The Magic of Euler’s Identity
At a glance, Euler’s identity is a confusing, mind-boggling mishmash of numbers that somehow miraculously package themselves into a neat, simple form:
\[e^{i\pi} + 1 = 0\]I remember staring at this identity in high school, trying to wrap my head around the seemingly discordant numbers floating around the equation. Today, I want to share some ideas I have learned since and demonstrate the magic that Euler’s identity can play for us.
The Classic Proof
The classic proof for Euler’s identity flows from the famous Taylor series, a method of expressing any given function in terms of an infinite series of polynomials. I like to understand Taylor series as an approximation of a function through means of differentiation. Recall that a first-order derivative gives the slope of the tangent line at any given point of a function. The second-order derivative provides information regarding the convexity of the function. Through induction, we can convince ourselves that higher order derivatives will convey information about the curvature of the function throughout coordinate system, which is precisely the underlying mechanism behind Taylor’s series.
\[f(x) = f(x_0) + f’(x_0)(x - x_0) + \frac{f’’(x_0)}{2!}(x - x_0)^2 + \frac {f’’’(x_0)}{3!} (x - x_0)^3 + \dots\]In a more concise notation, we have
\[f(x) = \sum_{n=0}^\infty \frac {f^n(x_0)}{n!} (x - x_0)^n\]Notice that \(x_0\) is the starting point of our approximation. Therefore, the Taylor series will provide the most accurate estimation of the original function around that point, and the farther we get away from \(x_0\), the worse the approximation will be.
For the purpose of our analysis, let’s examine the Taylor polynomials for the following three functions: \(\sin(x), \cos(x)\), and \(e^x\).
\[\sin(x) = x - \frac{x^3}{3!} + \frac{x^5}{5!} \dots\] \[\cos(x) = 1 - \frac{x^2}{2!} + \frac{x^4}{4!} \dots\] \[e^x = 1 + x + \frac{x^2}{2!} + \frac{x^3}{3!} \dots\]Recall that the derivative of \(\sin(x)\) is \(\cos(x)\), which is precisely what the Taylor series suggests. It is also interesting to see that the Taylor series for \(\sin(x)\) is an odd function, while that for \(\cos(x)\) is even, which is coherent with the features of their respective original functions. Last but not least, notice that the derivative of Taylor polynomial of \(e^x\) gives itself, as it should.
Now that we have the Taylor polynomials, proving Euler’s identity becomes a straightforward process of plug and play. Let’s plug \(ix\) into the Taylor polynomial for \(e^x\):
\[e^{ix} = 1 + ix - \frac{x^2}{2!} - \frac{ix^3}{3!} + \frac{x^4}{4!} \dots + \frac{ix^5}{5!}\]Notice that we can separate the terrms with and without \(i\):
\[(1 - \frac{x^2}{2!} + \frac{x^4}{4!} \dots) + i(x - \frac{x^3}{3!} + \frac{x^5}{5!} \dots) = \cos(ix) + i\sin(ix)\]In short, \(e^{ix} = \cos(ix) + i\sin(ix)\)! With this generalized equation in hand, we can plug in \(\pi\) into \(x\) to see Euler’s identity:
\[e^{i\pi} = \cos(-\pi) + i\sin(-\pi) = -1\] \[e^{i\pi} + 1 = 0\]The Geometric Proof
The classic proof, although fairly straightforward, is not my favorite mode of proving Euler’s identity because it does not reveal any properties about the exponentiation of an imaginary number, or an irrational number for that matter. Instead, I found geometric interpretations of Euler’s formula to be more intuitive and thought-provoking. Below is a version of a proof for Euler’s identity.

Listing ->
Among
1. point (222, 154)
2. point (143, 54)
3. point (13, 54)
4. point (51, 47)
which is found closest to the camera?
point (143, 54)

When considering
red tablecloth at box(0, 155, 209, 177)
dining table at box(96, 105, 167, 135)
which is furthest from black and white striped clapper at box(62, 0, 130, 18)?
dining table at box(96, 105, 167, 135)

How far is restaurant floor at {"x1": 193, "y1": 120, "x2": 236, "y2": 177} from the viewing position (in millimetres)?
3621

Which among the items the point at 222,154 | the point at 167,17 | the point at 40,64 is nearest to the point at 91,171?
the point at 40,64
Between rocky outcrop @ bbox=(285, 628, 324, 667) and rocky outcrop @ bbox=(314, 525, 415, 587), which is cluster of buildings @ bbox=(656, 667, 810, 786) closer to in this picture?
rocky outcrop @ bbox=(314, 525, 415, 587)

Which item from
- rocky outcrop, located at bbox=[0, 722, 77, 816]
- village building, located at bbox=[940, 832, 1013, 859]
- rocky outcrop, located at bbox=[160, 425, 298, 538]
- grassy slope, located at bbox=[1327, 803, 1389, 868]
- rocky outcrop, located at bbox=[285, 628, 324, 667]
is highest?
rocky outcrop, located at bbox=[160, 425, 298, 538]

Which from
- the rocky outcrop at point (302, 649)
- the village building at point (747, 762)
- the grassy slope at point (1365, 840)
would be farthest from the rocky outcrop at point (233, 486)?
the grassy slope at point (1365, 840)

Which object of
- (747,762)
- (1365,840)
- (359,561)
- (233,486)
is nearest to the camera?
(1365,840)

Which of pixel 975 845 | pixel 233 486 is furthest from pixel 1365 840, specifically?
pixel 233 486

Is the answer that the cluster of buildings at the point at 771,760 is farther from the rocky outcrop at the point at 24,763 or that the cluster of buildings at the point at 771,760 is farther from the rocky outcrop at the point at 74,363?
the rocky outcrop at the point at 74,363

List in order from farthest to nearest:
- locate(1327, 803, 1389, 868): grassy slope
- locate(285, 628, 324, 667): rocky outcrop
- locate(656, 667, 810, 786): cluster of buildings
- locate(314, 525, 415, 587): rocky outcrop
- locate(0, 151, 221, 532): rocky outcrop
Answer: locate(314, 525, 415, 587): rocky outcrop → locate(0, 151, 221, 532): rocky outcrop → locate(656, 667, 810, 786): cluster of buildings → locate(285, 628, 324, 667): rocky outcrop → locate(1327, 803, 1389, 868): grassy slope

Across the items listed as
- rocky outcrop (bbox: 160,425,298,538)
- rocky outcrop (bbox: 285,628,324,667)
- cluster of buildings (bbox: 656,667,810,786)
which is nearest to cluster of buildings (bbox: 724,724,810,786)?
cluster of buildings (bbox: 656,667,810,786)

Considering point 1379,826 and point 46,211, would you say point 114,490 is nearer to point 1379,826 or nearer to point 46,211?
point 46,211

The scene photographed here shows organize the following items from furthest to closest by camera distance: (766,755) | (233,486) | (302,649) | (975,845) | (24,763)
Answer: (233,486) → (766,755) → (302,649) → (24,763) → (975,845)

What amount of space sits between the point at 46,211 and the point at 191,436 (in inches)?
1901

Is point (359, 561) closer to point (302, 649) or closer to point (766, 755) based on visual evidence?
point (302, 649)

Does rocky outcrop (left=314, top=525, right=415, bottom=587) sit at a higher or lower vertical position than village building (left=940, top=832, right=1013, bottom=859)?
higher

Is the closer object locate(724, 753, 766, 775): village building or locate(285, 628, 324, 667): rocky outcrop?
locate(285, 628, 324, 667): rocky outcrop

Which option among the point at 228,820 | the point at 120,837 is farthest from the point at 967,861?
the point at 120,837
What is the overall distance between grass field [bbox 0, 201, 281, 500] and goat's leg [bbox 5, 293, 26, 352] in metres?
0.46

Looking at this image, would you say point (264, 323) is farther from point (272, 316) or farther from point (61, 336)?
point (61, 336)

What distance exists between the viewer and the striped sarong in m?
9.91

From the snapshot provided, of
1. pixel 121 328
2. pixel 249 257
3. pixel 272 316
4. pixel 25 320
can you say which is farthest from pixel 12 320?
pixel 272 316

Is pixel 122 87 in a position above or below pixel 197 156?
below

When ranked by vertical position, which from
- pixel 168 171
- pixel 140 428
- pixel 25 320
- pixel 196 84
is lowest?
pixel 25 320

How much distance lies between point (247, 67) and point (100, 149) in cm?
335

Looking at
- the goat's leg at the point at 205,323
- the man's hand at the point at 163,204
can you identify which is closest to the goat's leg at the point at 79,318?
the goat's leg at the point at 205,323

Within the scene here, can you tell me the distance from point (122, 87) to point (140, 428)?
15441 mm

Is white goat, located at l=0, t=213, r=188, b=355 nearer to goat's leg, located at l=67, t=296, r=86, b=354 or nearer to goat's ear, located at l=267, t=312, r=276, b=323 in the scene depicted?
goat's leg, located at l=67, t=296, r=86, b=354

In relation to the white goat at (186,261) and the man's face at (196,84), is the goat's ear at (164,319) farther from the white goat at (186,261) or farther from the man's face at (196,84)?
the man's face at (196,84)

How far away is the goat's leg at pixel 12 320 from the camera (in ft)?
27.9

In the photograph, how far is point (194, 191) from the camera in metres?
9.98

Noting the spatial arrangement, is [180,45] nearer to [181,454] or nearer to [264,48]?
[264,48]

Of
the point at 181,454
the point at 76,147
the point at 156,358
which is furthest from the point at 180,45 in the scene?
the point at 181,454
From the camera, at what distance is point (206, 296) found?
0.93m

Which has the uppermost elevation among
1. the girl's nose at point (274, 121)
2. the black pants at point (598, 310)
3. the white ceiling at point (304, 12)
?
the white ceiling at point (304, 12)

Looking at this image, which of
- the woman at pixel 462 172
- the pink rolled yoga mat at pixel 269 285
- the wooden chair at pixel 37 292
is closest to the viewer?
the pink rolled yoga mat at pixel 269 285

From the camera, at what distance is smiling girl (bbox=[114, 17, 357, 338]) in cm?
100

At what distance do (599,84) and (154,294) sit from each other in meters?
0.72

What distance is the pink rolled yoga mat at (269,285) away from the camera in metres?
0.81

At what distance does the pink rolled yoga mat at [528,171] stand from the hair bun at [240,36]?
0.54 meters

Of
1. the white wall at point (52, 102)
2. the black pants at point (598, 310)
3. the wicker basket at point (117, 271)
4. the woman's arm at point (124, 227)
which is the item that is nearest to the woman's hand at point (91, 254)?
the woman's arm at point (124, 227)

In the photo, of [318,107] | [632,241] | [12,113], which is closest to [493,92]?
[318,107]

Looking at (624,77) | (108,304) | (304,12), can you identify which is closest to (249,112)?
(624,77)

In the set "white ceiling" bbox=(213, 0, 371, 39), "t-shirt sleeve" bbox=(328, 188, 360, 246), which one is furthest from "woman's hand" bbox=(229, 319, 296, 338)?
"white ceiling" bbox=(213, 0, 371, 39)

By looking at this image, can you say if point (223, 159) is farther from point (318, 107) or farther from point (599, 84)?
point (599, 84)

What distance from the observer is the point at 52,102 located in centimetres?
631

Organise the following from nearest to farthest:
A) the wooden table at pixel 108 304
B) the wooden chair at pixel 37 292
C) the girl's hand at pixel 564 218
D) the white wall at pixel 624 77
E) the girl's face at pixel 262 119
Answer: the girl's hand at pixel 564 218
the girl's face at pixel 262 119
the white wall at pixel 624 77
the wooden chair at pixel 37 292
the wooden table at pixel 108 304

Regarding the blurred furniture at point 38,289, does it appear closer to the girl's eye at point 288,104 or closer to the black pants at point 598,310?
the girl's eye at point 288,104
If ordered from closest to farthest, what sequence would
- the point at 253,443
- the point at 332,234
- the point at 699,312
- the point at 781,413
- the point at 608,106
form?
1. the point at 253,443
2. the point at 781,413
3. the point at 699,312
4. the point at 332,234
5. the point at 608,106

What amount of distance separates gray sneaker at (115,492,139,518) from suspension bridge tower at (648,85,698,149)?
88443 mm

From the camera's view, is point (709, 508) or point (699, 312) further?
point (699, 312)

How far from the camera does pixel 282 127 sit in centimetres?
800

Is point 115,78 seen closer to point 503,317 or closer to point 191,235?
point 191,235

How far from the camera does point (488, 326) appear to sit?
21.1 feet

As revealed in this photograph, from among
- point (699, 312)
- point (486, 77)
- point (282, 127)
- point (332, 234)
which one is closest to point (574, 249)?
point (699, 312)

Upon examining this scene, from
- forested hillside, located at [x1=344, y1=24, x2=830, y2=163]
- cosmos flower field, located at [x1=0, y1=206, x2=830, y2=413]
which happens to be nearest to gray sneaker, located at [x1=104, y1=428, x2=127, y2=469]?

Written instruction A ->
In the Euler's identity text, what does the second-order derivative give information about?
Written instruction B ->
Carry on the Euler's identity text from its final sentence.

Task response A ->
The convexity of the function.

Task response B ->
Let’s start by considering the complex plane. There are two ways of expressing complex numbers on the Argand diagram: points and vectors. One advantage of the vector approach over point representation is that we can borrow some simple concepts from physics to visualize \(e^{it}\) through the former: namely, a trajectory of a point moving along the complex plane with respect to some time parameter \(t\). Notice that introducing this new parameter does not alter the fundamental shape or path of the vector \(e^{ix}\); it merely specifies the speed at which the particle is traversing the complex plane.
You might recall from high school physics that the velocity vector is a derivative of the position vector with respect to time. In other words,
\[v(t) = \frac {d}{dt} r(t)\]Where \(r(t)\) is a vector that denotes the position of an object at time \(t\).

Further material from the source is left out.